Alterations in Biomarkers of Cardiovascular Disease in Active Acromegaly

L. Boero, M. Manavela; L. Gómez Rosso; C. Insua; V. Berardi; M. C. Fornari; F. Brites


Clin Endocrinol. 2009;70(1):88-95. 

In This Article

Abstract and Introduction


Objectives: In acromegalic patients, cardiovascular and metabolic comorbidities contribute to enhance mortality. Available data on the lipoprotein profile of these patients are controversial. Our aim was to characterize the lipoprotein profile and emergent biomarkers of cardiovascular disease in active acromegalic patients in comparison with sex- and age-matched healthy controls.
Patients: Eighteen patients with active acromegaly and 18 controls were studied.
Measurements: Glucose levels, hormonal status, lipoprotein profile and C reactive protein (CRP) were evaluated by standardized methods. Cholesteryl ester transfer protein (CETP) and lipoprotein-associated phospholipase A2 (Lp-PLA2) were measured by radiometric techniques, endothelin-1 and vascular cell adhesion molecule (VCAM)-1 by enzyme-linked immunosorbent assay, and leucocytes CD18, CD49d and CD54 by flow cytometry.
Results: After adjusting for body mass index (BMI), acromegalic patients presented a more atherogenic lipoprotein profile, consisting of higher levels of triglycerides and apolipoprotein B and alterations in the ratios which estimate insulin resistance and atherogenic risk. CETP activity was significantly increased in acromegalic patients as compared to controls (168 ± 17 vs. 141 ± 30% per ml h, respectively; P < 0.05). Endothelin-1 levels evidenced an increase in the patients' group (0.9 ± 0.2 vs. 0.7 ± 0.2 ng/l, respectively; P < 0.01) and showed positive and significant correlations with GH, IGF-1 and IGFBP-3 (r = 0.45, 0.42 and 0.44, respectively; P < 0.01 for all of them; with BMI as a fixed variable). Lymphocytes from acromegalic patients showed increased CD49d content (282 ± 59 vs. 246 ± 48 arbitrary units, respectively; P < 0.05).
Conclusions: Taken together, the alterations described seem to contribute to constituting a state of higher propensity for the development of atherosclerotic cardiovascular disease, which adds to the presence of specific cardiomyopathy.


In acromegalic patients, cardiovascular, respiratory and metabolic comorbidities contribute to significantly enhance mortality, which doubles the death rates in comparison with healthy population. In fact, average life expectancy in patients with active acromegaly is reduced by approximately 10 years.[1] Accordingly, the integrated evaluation of the atherogenic risk, analysed through the Framingham score, and the coronary artery calcium quantification has shown that 41% of acromegalic patients have an increased risk of coronary atherosclerosis, which is not influenced by the control of acromegaly.[2]

The systemic complications observed in relation to acromegaly seem to be linked to permanently elevated GH and IGF-I levels.[3] The harmful effect of GH and IGF-I excess on cardiac structure and function has been widely demonstrated by in vivo and in vitro studies.[4] Nevertheless, the poor prognosis of acromegalic patients could be not only attributed to the presence of specific cardiomyopathy,[5] but also to atherosclerotic cardiovascular disease. Actually, this high cardiovascular risk could be attributed to the increased incidence of diabetes mellitus, hypertension and lipid disorders in acromegalic patients.

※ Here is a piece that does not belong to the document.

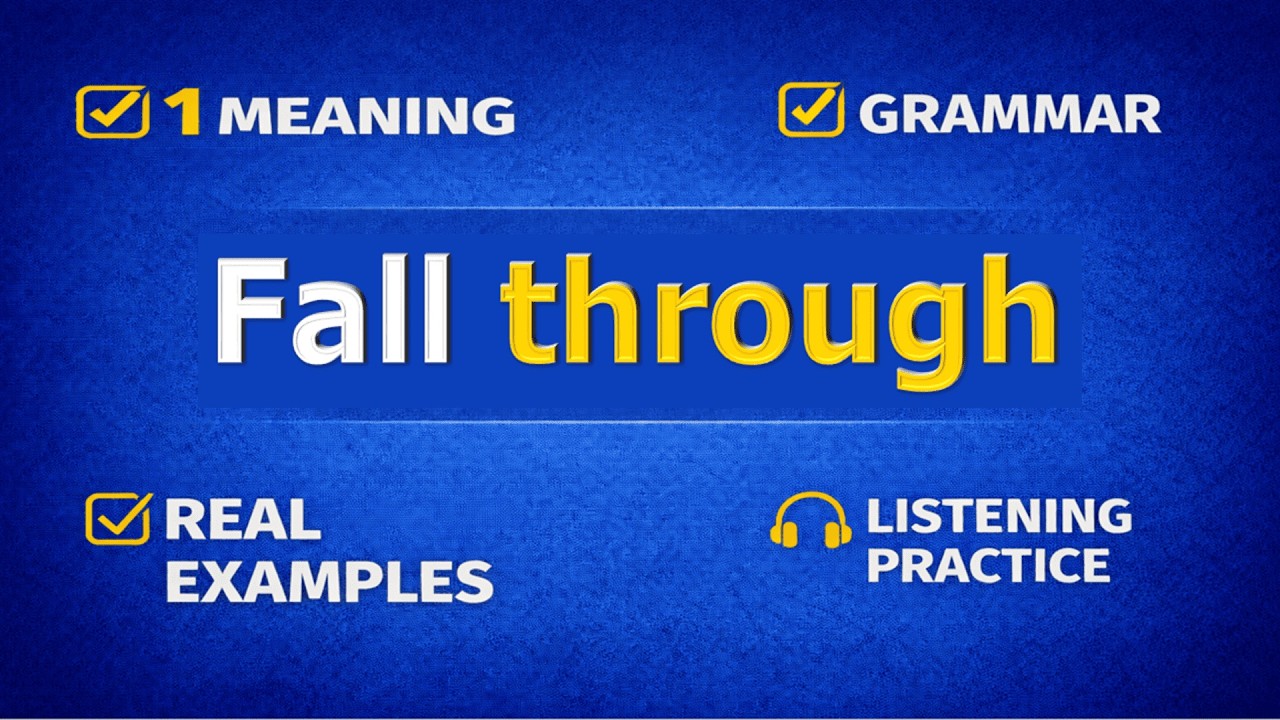 1 MEANING

GRAMMAR

Fall through

REAL EXAMPLES

LISTENING PRACTICE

Although several studies agree on reporting the presence of an abnormal lipid and lipoprotein profile in acromegalic patients, controversial data arise when trying to identify the modified specific lipid parameters or when analysing the extent of those alterations. Accordingly, plasma triglyceride and total cholesterol levels have been found to be unchanged[6,7] or increased,[8] and high density lipoprotein-cholesterol (HDL-C) and apolipoprotein (apo) A-I either unchanged[7,9] or low.[10,11]

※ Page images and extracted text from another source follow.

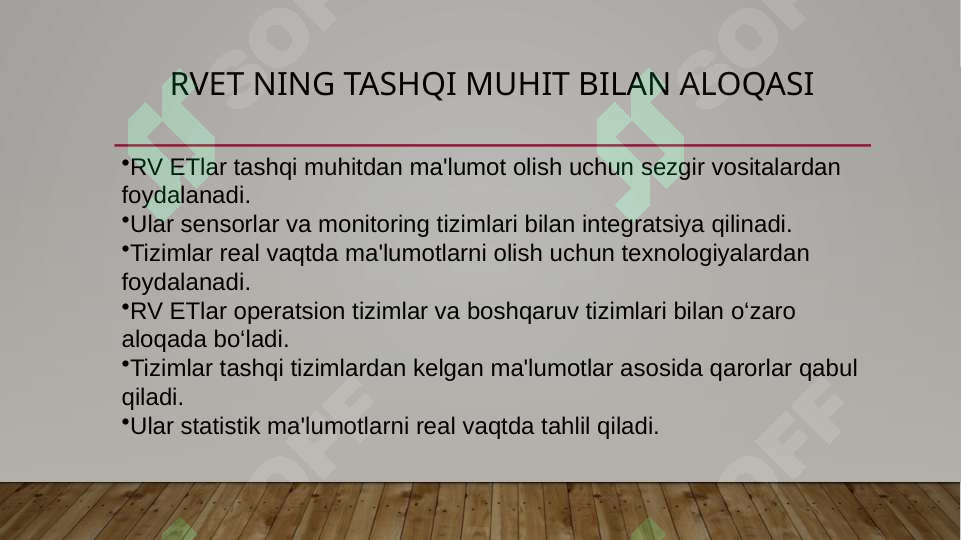 RVET NING TASHQI MUHIT BILAN ALOQASI

•RV ETlar tashqi muhitdan ma'lumot olish uchun sezgir vositalardan foydalanadi.
•Ular sensorlar va monitoring tizimlari bilan integratsiya qilinadi.
•Tizimlar real vaqtda ma'lumotlarni olish uchun texnologiyalardan foydalanadi.
•RV ETlar operatsion tizimlar va boshqaruv tizimlari bilan o‘zaro aloqada bo‘ladi.
•Tizimlar tashqi tizimlardan kelgan ma'lumotlar asosida qarorlar qabul qiladi.
•Ular statistik ma'lumotlarni real vaqtda tahlil qiladi.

Regarding emergent biomarkers of cardiovascular disease, most studies have shown elevated lipoprotein (Lp) (a),[9,12] small and dense low density lipoprotein (LDL) particles,[7,11] and fibrinogen[13] in acromegaly. In contrast, Sesmilo et al.[14] showed reduced C reactive protein (CRP) and unchanged homocysteine levels. To our knowledge, no studies have been carried out to evaluate other atherogenic or inflammatory markers such as lipoprotein-associated phospholipase A2 (Lp-PLA2), endothelin-1, and soluble or leucocyte cell adhesion molecules in acromegalic patients in comparison to healthy controls.

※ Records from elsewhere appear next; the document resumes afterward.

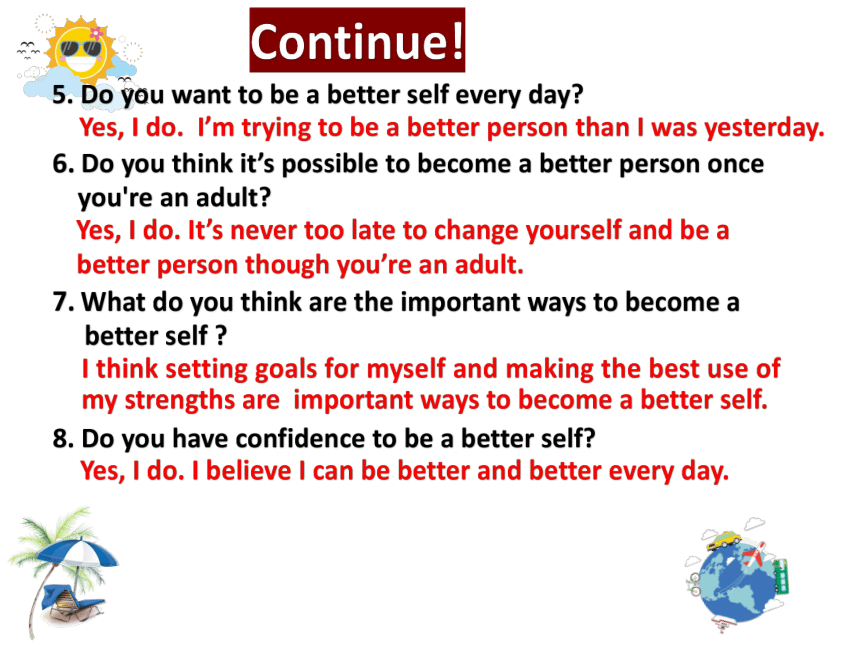 Continue!

5. Do you want to be a better self every day?
Yes, I do. I'm trying to be a better person than I was yesterday.

6. Do you think it's possible to become a better person once you're an adult?
Yes, I do. It's never too late to change yourself and be a better person though you're an adult.

7. What do you think are the important ways to become a better self ?
I think setting goals for myself and making the best use of my strengths are important ways to become a better self.

8. Do you have confidence to be a better self?
Yes, I do. I believe I can be better and better every day.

The aim of the present study was to further characterize lipid, lipoprotein and apolipoprotein profile, and emergent biomarkers of cardiovascular disease, such as CRP, Lp-PLA2, endothelin-1, vascular cell adhesion molecule-1 (VCAM-1) and leucocyte CD18, CD49d and CD54, in acromegalic patients in comparison with sex- and age-matched healthy controls.